Reference Implementation: Data Copilot Answer Synthesis¶
What it is¶
A Pydantic-based schema and prompt contract for the final stage of a Data Copilot, ensuring that every response includes not just raw data, but also underlying reasoning, specific source citations, confidence scores, and recommended next steps.
What problem it solves¶
It prevents "lazy" agent responses (e.g., just returning a JSON array) by forcing the model to provide context, cite its sources, and suggest practical actions.
Where it fits in the stack¶
It is the final Inference Stage of the pipeline, occurring after data retrieval and before the response is delivered to the user interface.
Typical use cases¶
- Executive Summaries: Providing a high-level briefing of weekly financial performance with direct links to the relevant transaction logs.

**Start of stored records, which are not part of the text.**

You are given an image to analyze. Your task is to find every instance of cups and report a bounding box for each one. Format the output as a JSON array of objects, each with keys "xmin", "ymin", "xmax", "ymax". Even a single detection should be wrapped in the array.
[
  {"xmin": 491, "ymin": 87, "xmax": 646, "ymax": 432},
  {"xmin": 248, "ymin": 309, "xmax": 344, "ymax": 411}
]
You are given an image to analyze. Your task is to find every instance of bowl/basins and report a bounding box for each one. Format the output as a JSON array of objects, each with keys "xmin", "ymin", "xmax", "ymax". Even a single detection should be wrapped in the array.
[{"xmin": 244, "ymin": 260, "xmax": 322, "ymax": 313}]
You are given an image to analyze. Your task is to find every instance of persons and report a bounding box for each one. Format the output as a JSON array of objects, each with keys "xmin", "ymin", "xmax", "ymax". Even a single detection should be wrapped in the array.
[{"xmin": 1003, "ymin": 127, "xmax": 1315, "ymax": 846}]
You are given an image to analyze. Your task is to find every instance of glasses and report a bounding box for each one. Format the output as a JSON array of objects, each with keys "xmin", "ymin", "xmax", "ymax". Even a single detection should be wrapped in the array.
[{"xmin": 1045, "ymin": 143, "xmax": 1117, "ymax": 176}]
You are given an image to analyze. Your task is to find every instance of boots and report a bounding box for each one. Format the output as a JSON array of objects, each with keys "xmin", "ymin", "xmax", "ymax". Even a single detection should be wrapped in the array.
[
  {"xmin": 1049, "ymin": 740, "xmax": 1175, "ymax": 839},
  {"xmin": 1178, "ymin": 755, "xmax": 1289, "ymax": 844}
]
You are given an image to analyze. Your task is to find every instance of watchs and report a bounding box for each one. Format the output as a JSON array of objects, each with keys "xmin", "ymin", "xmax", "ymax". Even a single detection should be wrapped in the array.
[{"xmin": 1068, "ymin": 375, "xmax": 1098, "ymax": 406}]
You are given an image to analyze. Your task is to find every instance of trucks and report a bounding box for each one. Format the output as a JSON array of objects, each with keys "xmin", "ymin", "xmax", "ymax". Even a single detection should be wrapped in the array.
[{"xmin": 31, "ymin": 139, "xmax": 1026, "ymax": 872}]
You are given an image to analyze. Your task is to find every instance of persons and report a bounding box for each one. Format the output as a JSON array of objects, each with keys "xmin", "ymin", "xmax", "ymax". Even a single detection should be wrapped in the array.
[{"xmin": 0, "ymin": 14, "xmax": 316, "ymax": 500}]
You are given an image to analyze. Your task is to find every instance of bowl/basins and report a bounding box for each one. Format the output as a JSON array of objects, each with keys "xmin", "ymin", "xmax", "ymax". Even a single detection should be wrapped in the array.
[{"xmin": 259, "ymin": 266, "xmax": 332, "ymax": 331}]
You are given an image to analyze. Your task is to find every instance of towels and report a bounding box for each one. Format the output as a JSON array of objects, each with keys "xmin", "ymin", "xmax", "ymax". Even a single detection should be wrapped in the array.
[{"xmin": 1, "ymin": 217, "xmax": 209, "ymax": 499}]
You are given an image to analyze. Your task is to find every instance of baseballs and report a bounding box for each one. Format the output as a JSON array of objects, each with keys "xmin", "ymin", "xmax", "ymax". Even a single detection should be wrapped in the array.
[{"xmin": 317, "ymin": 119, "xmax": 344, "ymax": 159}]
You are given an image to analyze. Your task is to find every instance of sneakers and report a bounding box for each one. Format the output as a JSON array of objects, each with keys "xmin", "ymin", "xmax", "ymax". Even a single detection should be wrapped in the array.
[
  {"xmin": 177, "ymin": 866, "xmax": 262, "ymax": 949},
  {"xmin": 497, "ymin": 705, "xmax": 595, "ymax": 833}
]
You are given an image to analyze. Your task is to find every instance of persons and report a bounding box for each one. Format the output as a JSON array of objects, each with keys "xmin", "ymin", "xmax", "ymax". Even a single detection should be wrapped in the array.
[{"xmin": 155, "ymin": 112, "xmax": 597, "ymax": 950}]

- Root-Cause Reports: Explaining why a specific metric changed, citing both SQL data points and recent project log entries.
- Automated Alerts: Sending a Telegram notification about a power spike that includes the appliance manual's troubleshooting section as a recommended action.
- Audit Trails: Maintaining a permanent, structured record of what information the AI provided to the user and which specific database queries were used to generate it.
- Ensuring consistency: Across different UI clients (Mobile, Web, Voice) by using a shared JSON contract.
Strengths¶
- Transparency: Every claim is linked to a specific source (SQL row or document snippet).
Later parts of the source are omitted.